Un pays pour mourir – Abdellah Taïa (Editions du Seuil)

un pays pour mourirQuel est ce pays pour mourir ?
C’est pourtant le désir de vivre qui habite les personnages de ce livre, avec comme seule solution, quitter leur pays : le Maroc pour Zahira qui s’en va après la mort de son père et vit à Paris en se prostituant. Le Maroc, encore, pour Allal, son soupirant, qui veut la retrouver. L’Algérie, pour Aziz qui a décidé de changer de sexe pour être la fille qu’il a toujours voulu être. L’Iran, pour Mojbata, révolutionnaire homosexuel menacé de mort qui veut se réfugier en Suède et passe par Paris. Et quelques autres personnages vivant dans les franges de la Capitale, pas forcément seuls, car des communautés se forment et se déforment au hasard ou au gré d’une ville à la fois refuge et hostile.

Tous sont venus avec l’espoir insensé de quiconque est forcé de quitter son pays. Ces destins se cognent les uns aux autres, se fracassent parfois, s’entraident souvent, autour du personnage de Zahira, astre solaire dans les bas-fonds de Paris, libre, généreuse et fière… Tous se retrouvent autour d’un Islam populaire très éloigné de la caricature outrancière véhiculée trop souvent en France.

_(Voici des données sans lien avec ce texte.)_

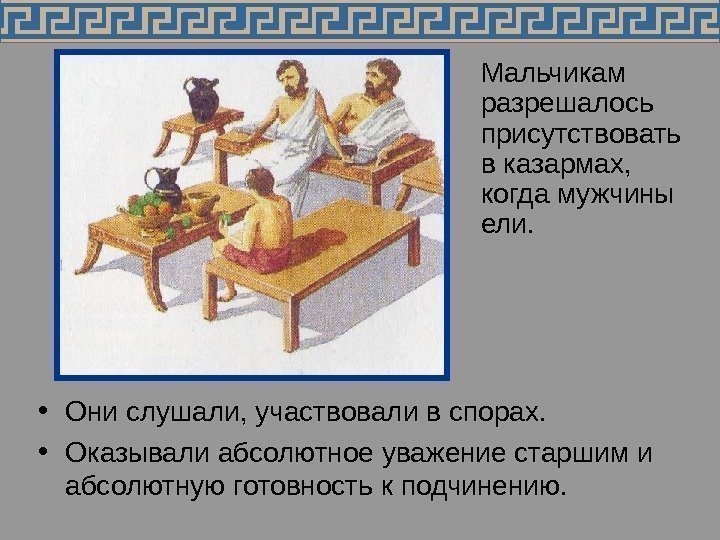 Мальчикам разрешалось присутствовать в казармах, когда мужчины ели.

• Они слушали, участвовали в спорах.
• Оказывали абсолютное уважение старшим и абсолютную готовность к подчинению.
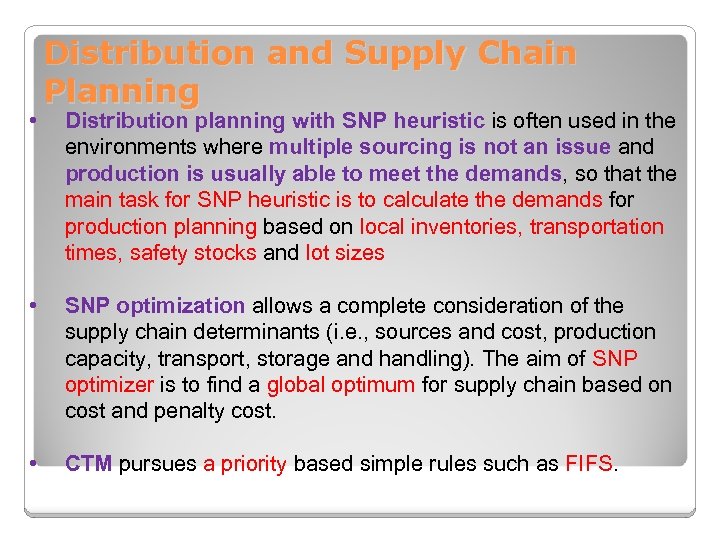 Distribution and Supply Chain Planning

• Distribution planning with SNP heuristic is often used in the environments where multiple sourcing is not an issue and production is usually able to meet the demands, so that the main task for SNP heuristic is to calculate the demands for production planning based on local inventories, transportation times, safety stocks and lot sizes

• SNP optimization allows a complete consideration of the supply chain determinants (i.e., sources and cost, production capacity, transport, storage and handling). The aim of SNP optimizer is to find a global optimum for supply chain based on cost and penalty cost.

• CTM pursues a priority based simple rules such as FIFS.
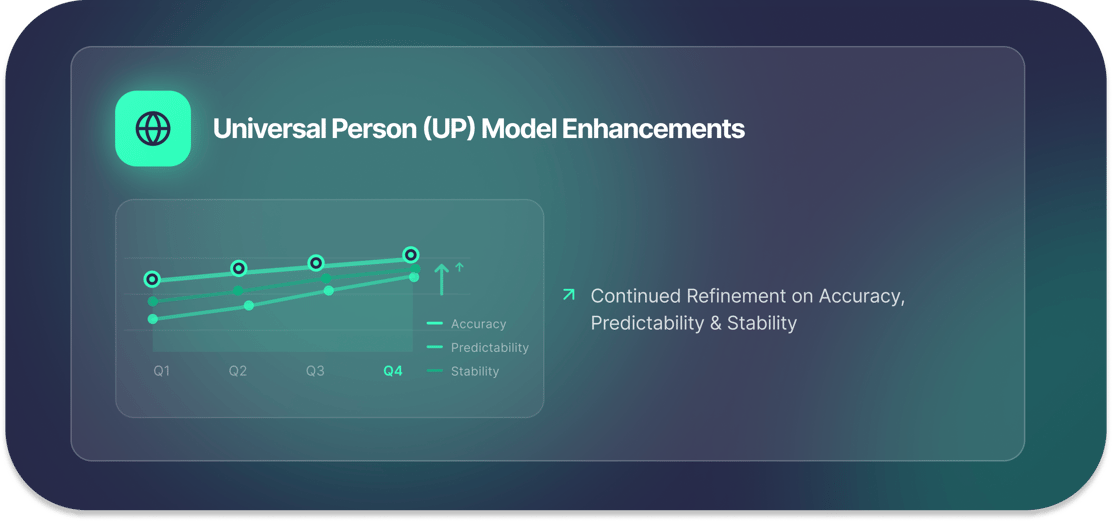 Universal Person (UP) Model Enhancements

Accuracy
Predictability
Stability

Q1 Q2 Q3 Q4

Continued Refinement on Accuracy, Predictability & Stability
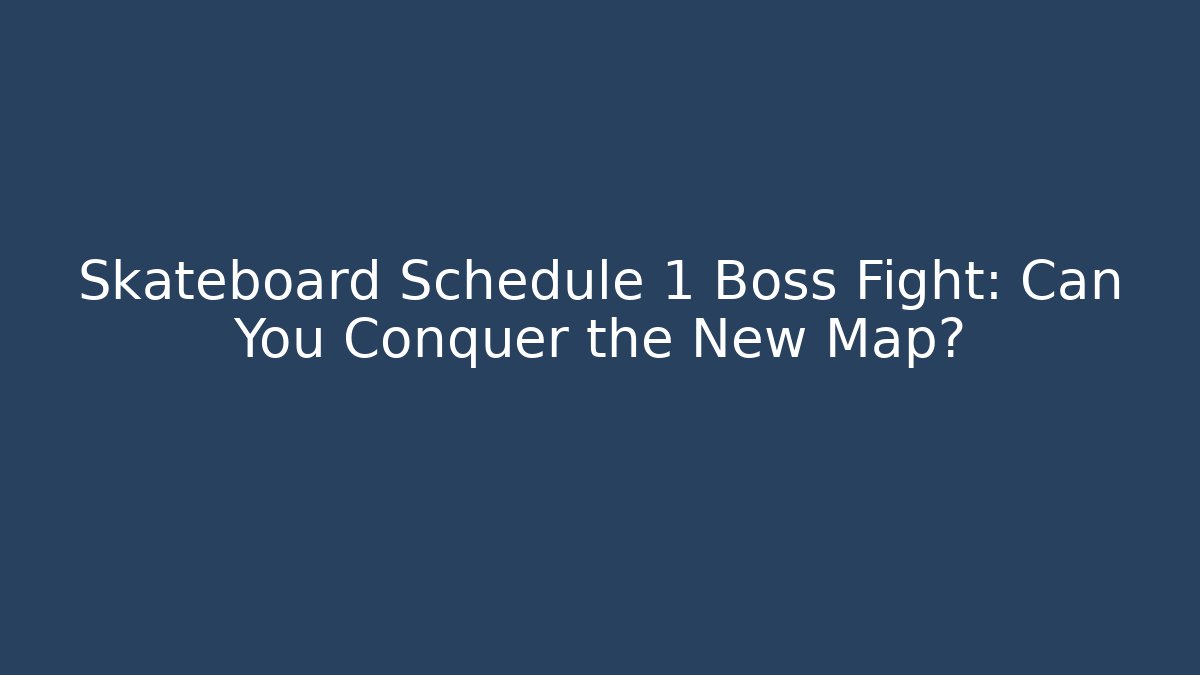 Skateboard Schedule 1 Boss Fight: Can You Conquer the New Map?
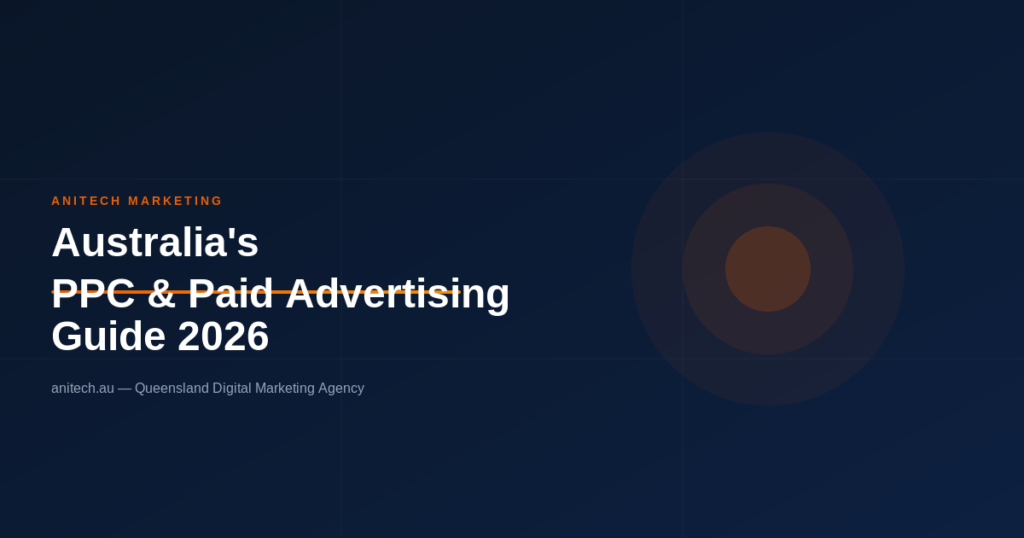 ANITECH MARKETING

Australia's PPC & Paid Advertising Guide 2026

anitech.au — Queensland Digital Marketing Agency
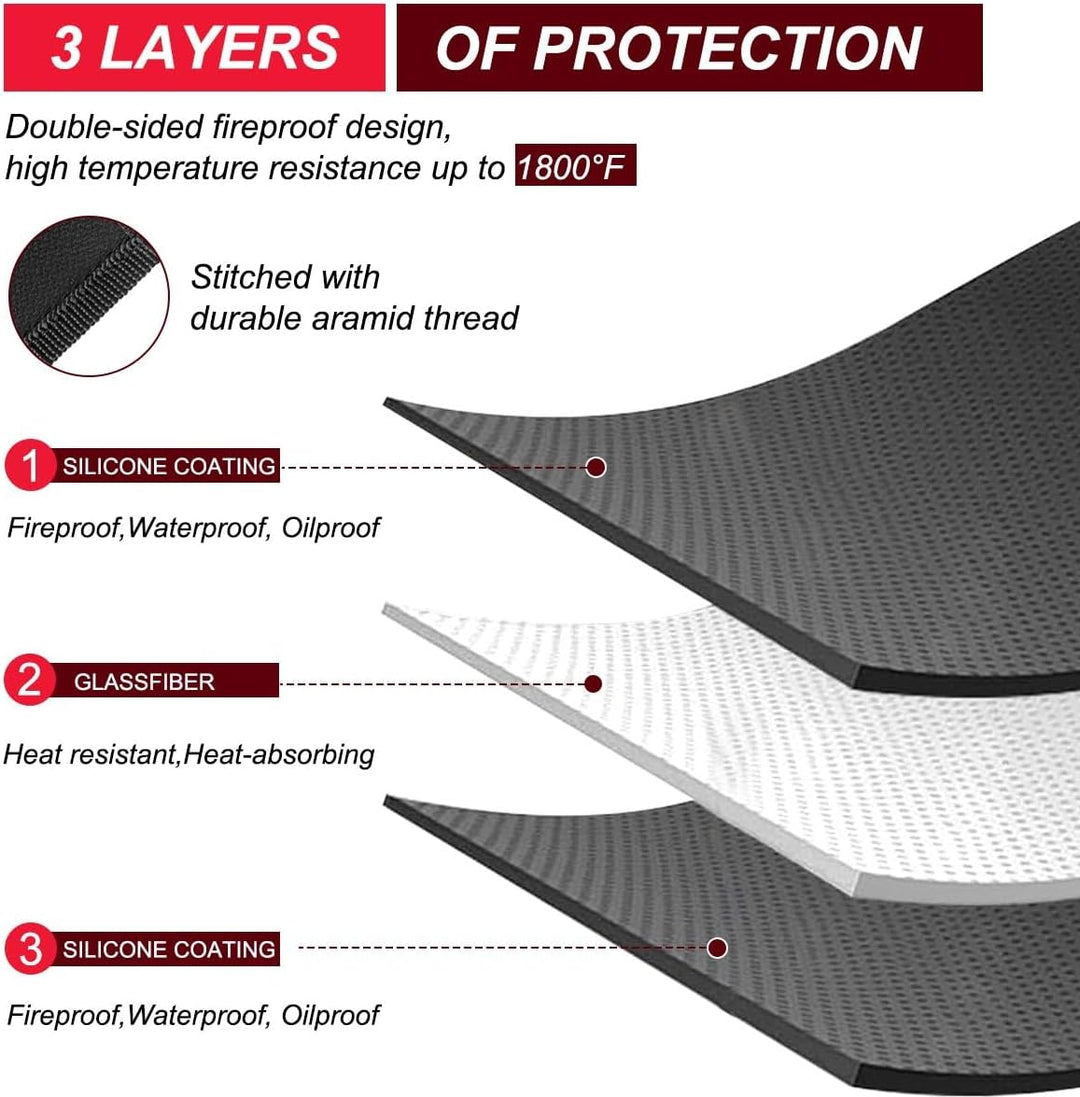 3 LAYERS OF PROTECTION

Double-sided fireproof design, high temperature resistance up to 1800°F

Stitched with durable aramid thread

1 SILICONE COATING

Fireproof,Waterproof, Oilproof

2 GLASSFIBER

Heat resistant,Heat-absorbing

3 SILICONE COATING

Fireproof,Waterproof, Oilproof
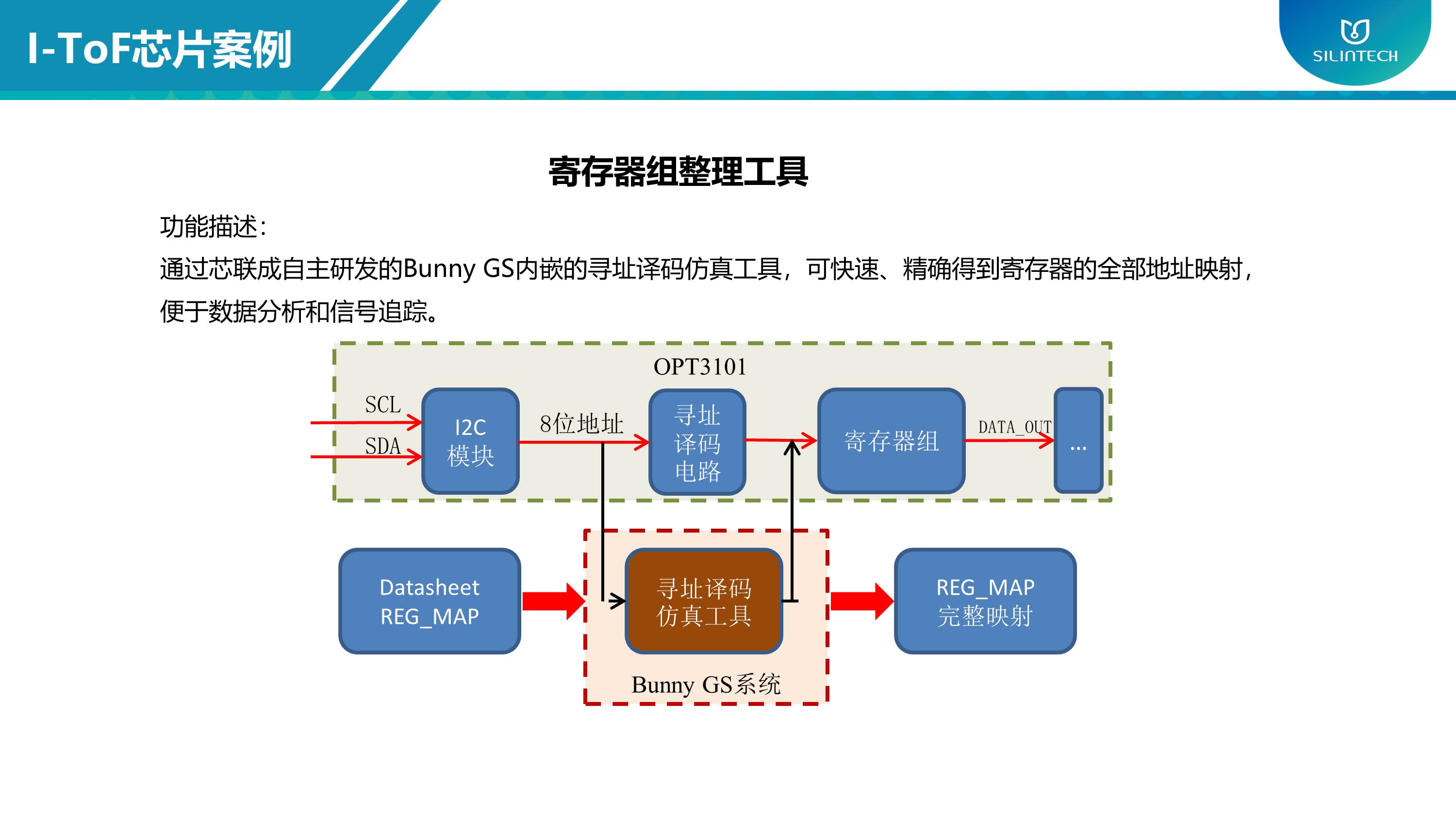 I-ToF芯片案例

SILINTECH

寄存器组整理工具

功能描述:
通过芯联成自主研发的Bunny GS内嵌的寻址译码仿真工具，可快速、精确得到寄存器的全部地址映射，便于数据分析和信号追踪。

OPT3101

SCL

SDA

I2C 模块

8位地址

寻址 译码 电路

寄存器组

DATA_OUT

...

Datasheet REG_MAP

寻址译码 仿真工具

Bunny GS系统

REG_MAP 完整映射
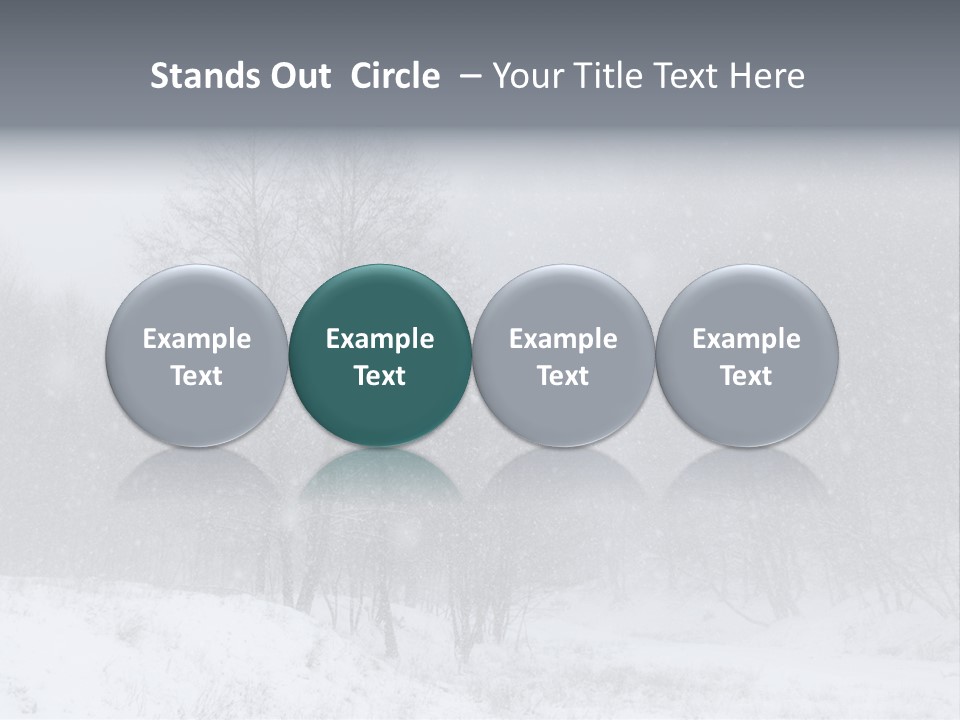 Stands Out Circle – Your Title Text Here

Example Text

Example Text

Example Text

Example Text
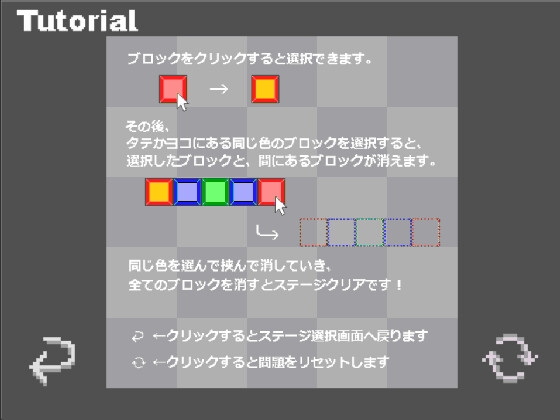 Tutorial

ブロックをクリックすると選択できます。

→

その後、
タテかヨコにある同じ色のブロックを選択すると、
選択したブロックと、間にあるブロックが消えます。

同じ色を選んで挟んで消していき、
全てのブロックを消すとステージクリアです！

←クリックするとステージ選択画面へ戻ります
←クリックすると問題をリセットします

Avec son écriture implacable et dense, faite de phrases courtes et claquantes, de monologues rêveurs ou vengeurs, de dialogues vivants et brûlants, ce livre est construit comme « Les contes des mille et une nuits », puzzle apparemment disparate d’histoires folles pour retarder le moment de mourir. Car on meurt quand l’espoir se transforme en illusions perdues.

Ce livre court et envoûtant délivre un message sombre, même si les phrases d’Abdellah Taïa sont pourvues d’une énergie vitale. Le pays pour mourir, est-ce celui qu’on fuit pour vivre sa vie comme on l’entend ? Est-ce Paris, la France, le pays que l’on rejoint, tombeau de trop d’espoirs ?

L’épilogue du livre est étonnant : dans les années cinquante, Zineb, la tante dont Zahira cherchera en vain à connaitre le destin, abandonnée ou échangée par ses amants français, part suivre les soldats français en Indochine, seul moyen pour rejoindre l’Inde… qui n’est pas le pays pour mourir.